Expected value - Aetherwisp

The expected value or expectation $\text{E}[X]$ of a Random variable $X$ is a generalization of a weighted average over all possible values the variable can take. It is what the word "mean" typically refers to in the context of statistics, though there's many other possible meanings, such as the arithmetic mean. It is the first raw moment of the Probability distribution. The name "expectation" refers to both the value $\text{E}[X]$ itself and the operator $\text{E}$ that is applied onto $X$ . It is also commonly denoted with the letter $\mu$ .

The name can be misleading: the expected value is not the most likely value (that would be the mode). It is strictly theoretical and may not even be an allowed value of the random variable: for instance, the expected value of a fair six-sided die is 3.5, which is not even on the die.
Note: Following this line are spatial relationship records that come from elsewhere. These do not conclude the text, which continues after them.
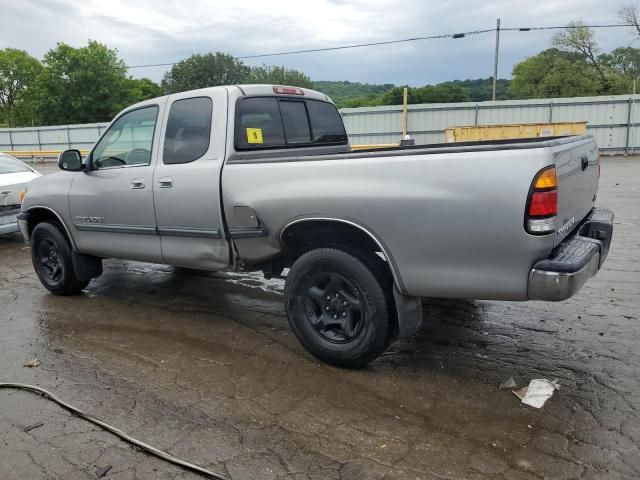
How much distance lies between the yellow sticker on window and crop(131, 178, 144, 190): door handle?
1.09 metres

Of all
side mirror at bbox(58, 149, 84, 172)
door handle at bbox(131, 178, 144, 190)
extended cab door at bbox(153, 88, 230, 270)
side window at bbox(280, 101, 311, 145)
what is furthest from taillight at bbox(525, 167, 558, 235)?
side mirror at bbox(58, 149, 84, 172)

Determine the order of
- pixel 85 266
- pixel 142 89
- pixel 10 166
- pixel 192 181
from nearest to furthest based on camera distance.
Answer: pixel 192 181 < pixel 85 266 < pixel 10 166 < pixel 142 89

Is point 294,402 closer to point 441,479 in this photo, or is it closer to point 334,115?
point 441,479

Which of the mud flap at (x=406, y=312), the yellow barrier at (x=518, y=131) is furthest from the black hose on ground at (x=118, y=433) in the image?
the yellow barrier at (x=518, y=131)

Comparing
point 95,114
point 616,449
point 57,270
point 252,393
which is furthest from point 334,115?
point 95,114

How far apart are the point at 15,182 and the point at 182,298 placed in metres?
4.89

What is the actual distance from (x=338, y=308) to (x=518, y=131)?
18310 mm

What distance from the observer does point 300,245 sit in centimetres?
413

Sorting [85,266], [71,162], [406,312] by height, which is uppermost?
[71,162]

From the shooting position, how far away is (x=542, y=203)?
2891mm

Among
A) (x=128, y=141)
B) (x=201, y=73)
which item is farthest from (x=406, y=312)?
(x=201, y=73)

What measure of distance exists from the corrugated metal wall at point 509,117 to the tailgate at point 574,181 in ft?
69.2

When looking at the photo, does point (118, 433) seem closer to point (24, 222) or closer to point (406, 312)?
point (406, 312)

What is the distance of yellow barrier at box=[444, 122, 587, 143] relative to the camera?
64.1 feet
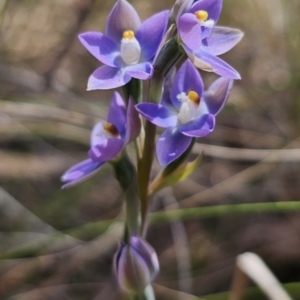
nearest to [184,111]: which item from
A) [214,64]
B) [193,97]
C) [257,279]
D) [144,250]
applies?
[193,97]

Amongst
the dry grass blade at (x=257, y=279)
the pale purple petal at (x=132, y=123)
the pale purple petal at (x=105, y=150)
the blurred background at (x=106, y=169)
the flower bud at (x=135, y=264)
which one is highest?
the pale purple petal at (x=132, y=123)

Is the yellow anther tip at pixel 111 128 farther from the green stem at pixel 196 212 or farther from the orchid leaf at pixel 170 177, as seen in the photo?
the green stem at pixel 196 212

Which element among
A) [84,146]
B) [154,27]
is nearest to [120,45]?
[154,27]

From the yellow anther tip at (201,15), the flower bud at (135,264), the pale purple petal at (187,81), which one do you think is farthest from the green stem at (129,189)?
the yellow anther tip at (201,15)

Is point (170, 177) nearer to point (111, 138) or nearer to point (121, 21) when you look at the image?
point (111, 138)

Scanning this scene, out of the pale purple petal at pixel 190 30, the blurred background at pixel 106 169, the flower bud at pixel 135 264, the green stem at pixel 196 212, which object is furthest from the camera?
the blurred background at pixel 106 169

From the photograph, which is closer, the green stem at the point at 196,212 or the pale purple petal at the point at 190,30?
the pale purple petal at the point at 190,30

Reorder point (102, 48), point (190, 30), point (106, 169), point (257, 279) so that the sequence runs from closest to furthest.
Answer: point (190, 30) < point (102, 48) < point (257, 279) < point (106, 169)

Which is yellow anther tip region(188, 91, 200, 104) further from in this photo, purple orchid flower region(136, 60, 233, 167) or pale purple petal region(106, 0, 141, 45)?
pale purple petal region(106, 0, 141, 45)
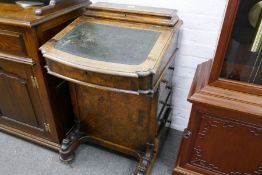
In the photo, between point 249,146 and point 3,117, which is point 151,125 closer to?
point 249,146

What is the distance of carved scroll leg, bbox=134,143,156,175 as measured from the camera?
1.44 m

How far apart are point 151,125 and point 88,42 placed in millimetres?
611

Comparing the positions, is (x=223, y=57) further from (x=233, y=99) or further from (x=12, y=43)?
(x=12, y=43)

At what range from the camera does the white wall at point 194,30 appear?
1378mm

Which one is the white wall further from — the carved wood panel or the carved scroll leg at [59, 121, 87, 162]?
the carved scroll leg at [59, 121, 87, 162]

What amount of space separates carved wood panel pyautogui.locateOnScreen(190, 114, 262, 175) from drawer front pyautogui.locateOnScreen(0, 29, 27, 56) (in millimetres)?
1017

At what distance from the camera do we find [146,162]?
146 cm

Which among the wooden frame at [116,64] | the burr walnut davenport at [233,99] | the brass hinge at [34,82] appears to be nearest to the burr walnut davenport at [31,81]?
the brass hinge at [34,82]

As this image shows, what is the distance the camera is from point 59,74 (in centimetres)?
114

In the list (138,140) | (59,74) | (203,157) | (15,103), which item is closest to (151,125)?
(138,140)

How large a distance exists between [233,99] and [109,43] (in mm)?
650

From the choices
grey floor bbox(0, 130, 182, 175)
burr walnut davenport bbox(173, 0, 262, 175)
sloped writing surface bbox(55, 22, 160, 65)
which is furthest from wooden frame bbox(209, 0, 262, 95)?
grey floor bbox(0, 130, 182, 175)

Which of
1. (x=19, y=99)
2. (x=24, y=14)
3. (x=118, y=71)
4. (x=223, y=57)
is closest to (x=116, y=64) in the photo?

The definition differs between discrete and continuous variables, and also between countable and uncountable outcomes.

Discrete variable with finite outcomes#

Given a discrete random variable $X$ with a finite set of possible outcomes $\{ x_{1},\ldots,x_{N} \}$ , with a Probability mass function $p_{X}(x)$ , the expected value is

\text{E}[X]=x_{1}p_{X}(x_{1})+\ldots+x_{n}p_{X}(x_{n})=\sum_{i=1}^{N} x_{i}p_{X}(x_{i})

which is just the average weighted by the probability of an outcome.

Discrete variable with countably infinite outcomes#

In the same conditions as above, but with a countably infinite set of outcomes $\{ x_{i} \}_{i}$ , the expected value can be easily defined by extending the sum as an infinite series:

\text{E}[X]=\sum_{i=1}^{\infty} x_{i}p_{X}(x_{i})

The Riemann series theorem states that the convergence value of some series with both positive and negative terms depends on the order in which the terms are given in. Since random variables are just that, random, it isn't possible to determine what order the terms are given in. Thus, this definition only holds if the series converges absolutely, in which case the order is not important. If the series is not absolutely convergent, this definition may not hold. If it doesn't (i.e. the series diverges), it is said that the variable does not have finite expectation.

Continuous variable#

Given a continuous random variable $X$ with a Probability density function $f_{X}(x)$ , the expected value is

\text{E}[X]=\int_{-\infty}^{\infty} xf_{X}(x) \ dx

Similarly to the series above, integrals may diverge, in which case the variable does not have finite expectation.

Multiple variables#

The expected value is not defined for multiple variables. However, it is possible to find the expected value of one variable among many from the joint distribution function.

For $N$ continuous random variables $X_{1},\ldots,X_{N}$ with JDF $f(x_{1},\ldots,x_{N})$ , the expected value of $X_{i}$ is

\text{E}[X_{i}]=\int_{\Omega_{N}}\ldots \int_{\Omega_{1}}x_{i}f(x_{1},\ldots,x_{N})dx_{1}\ldots dx_{N}

Properties#

The expectation has some useful properties:

If $X>0$ then $\text{E}[X]>0$ .
It is linear: $\text{E}[aX+bY]=a\text{E}[X]+b\text{E}[Y]$ , where $a$ and $b$ are constants. This follows from the linearity of a series or integral.
It is monotonous: If $X\leq Y$ , then $\text{E}[X]\leq \text{E}[Y]$ .
If $X=Y$ , then $\text{E}[X]=\text{E}[Y]$ .
If $\text{E}[\lvert X \rvert]=0$ then $X=0$ .
If $X=c$ for a constant $c$ , then $\text{E}[X]=c$ . As a consequence, since the expectation is a constant, the expectation operator is idempotent: $\text{E}[\text{E}[X]]=\text{E}[X]$ .
$\text{E}[XY]\neq \text{E}[X]\text{E}[Y]$ in general. It is guaranteed to be equal if $X$ and $Y$ are independent variables, but could theoretically be true even if they are dependent.

Expected value arrays#

When dealing with a random vector $\mathbf{X}=(X_{1},\ldots,X_{N})$ , the expected value vector or mean vector is the vector of expected values:

\text{E}[\mathbf{X}]=(\text{E}[X_{1}],\ldots,\text{E}[X_{N}])

In this case, the linearity properties looks like

\text{E}[\mathrm{A}\mathbf{X}+\mathbf{b}]=\mathrm{A}\text{E}[\mathbf{X}]+\mathbf{b}

where $\mathrm{A}$ is an $N\times N$ matrix and $\mathbf{b}$ is an $N$ -dimensional vector. Similar nomenclature applies to the expected value matrix.